Thanks for turning us all on to this article. I agree that blogging is SO much more than Dvorak claims. In a nutshell: Dvorak’s column is textbook defensiveness. As a columnist, he feels threatened economically and paradigmatically by blogging culture, so he’s lashing out by writing it off entirely. I think it’s interesting because here a computer columnist has voiced what I hear so many fiction writers saying about it, too: that it’s mostly free advertising (without valuing the dynamics of the discourse itself). Yet Dvorak’s observations still carry a modicum of truth that bloggers should be concerned about: blogging IS being coopted by big biz; the vast majority of blogs DON’T and never will have staying power; the motives behind blogging often DO viel a hidden agenda (whether commercial or psychological); and blogging very well COULD be more of a fad than the paradigm shift bloggers think they are. Writing (or content providing) is work — it takes discipline; it takes sacrifice. Some bloggers have a big picture view, but most can’t sustain it, because they have unrealistic assumptions about their audience and they don’t get enough payback for all that energy and effort. Ego-strokes and free advertising through link-backs simply for more link-backs isn’t as meaningful an enterprise as it might seem…it’s a game of sorts…and people are only willing to give away so much “intellectual property” to this game before they feel ripped off. Open source communities require equality among the participants; not all bloggers are or ever will be equal or have an equal stake in the game. The more I blog, the more interested I get in the psychological investments that bloggers put into this game. I think Dvorak just doesn’t want to play. And the sad truth is that so many good writers don’t either. I wonder what this is costing us in cultural riches, even as we finally have access to voices that would have been silent without the ascension of blogging technology.

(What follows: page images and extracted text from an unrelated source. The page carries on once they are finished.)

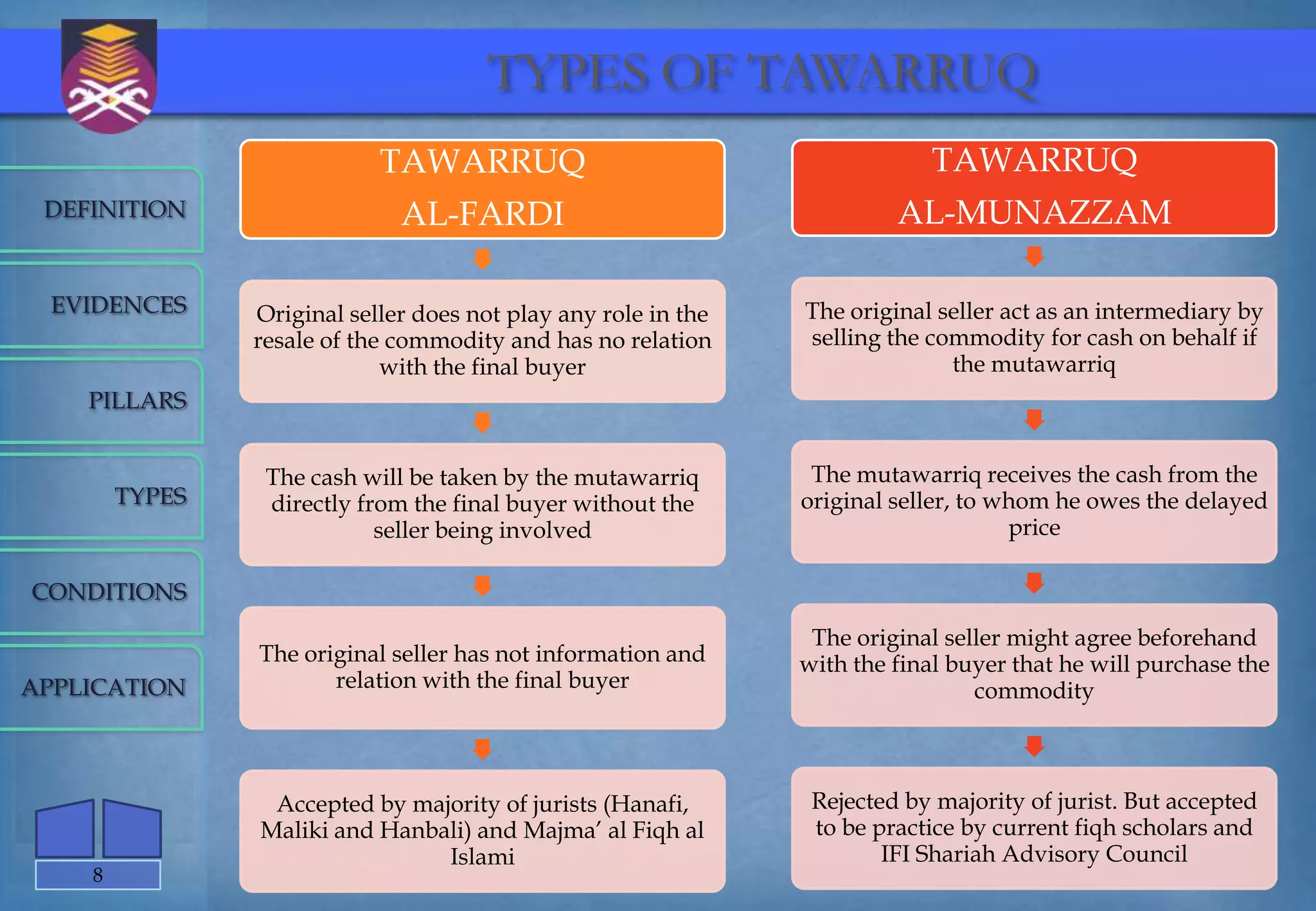 TYPES OF TAWARRUQ

DEFINITION

EVIDENCES

PILLARS

TYPES

CONDITIONS

APPLICATION

8

TAWARRUQ AL-FARDI

Original seller does not play any role in the resale of the commodity and has no relation with the final buyer

The cash will be taken by the mutawarriq directly from the final buyer without the seller being involved

The original seller has not information and relation with the final buyer

Accepted by majority of jurists (Hanafi, Maliki and Hanbali) and Majma' al Fiqh al Islami

TAWARRUQ AL-MUNAZZAM

The original seller act as an intermediary by selling the commodity for cash on behalf if the mutawarriq

The mutawarriq receives the cash from the original seller, to whom he owes the delayed price

The original seller might agree beforehand with the final buyer that he will purchase the commodity

Rejected by majority of jurist. But accepted to be practice by current fiqh scholars and IFI Shariah Advisory Council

As a subscriber to PC Magazine, I’m familiar with Mr. Dvorak’s opinions. But hooray for you to defend the idea of blogging. That there are thousands of people blogging out there indicates to me that many people are tired of the ideas being fed to them by TV programming that is geared toward the masses (oh, CSU has high ratings–let’s make more just like it). And many professional writers who can scribble things out quickly will follow suit with their books as well. I’ve literally perused hundreds of blogs in the past month and a half since I’ve jumped on the bandwagon, and have noticed that: 1)a great number of them are creatively designed, grammatically pretty correct, well written and interesting, 2)many people have hidden talents that were not being expressed until they found a voice in blogging. Somehow their opinion hold more weight when preserved upon a computer screen with the possibility of being “heard” rather than lost in verbal shouting at the TV screen whereupon it’s lost except for dirty looks from family members. I believe that blogging is just one of the ways that audiences are being pulled away from their TV’s.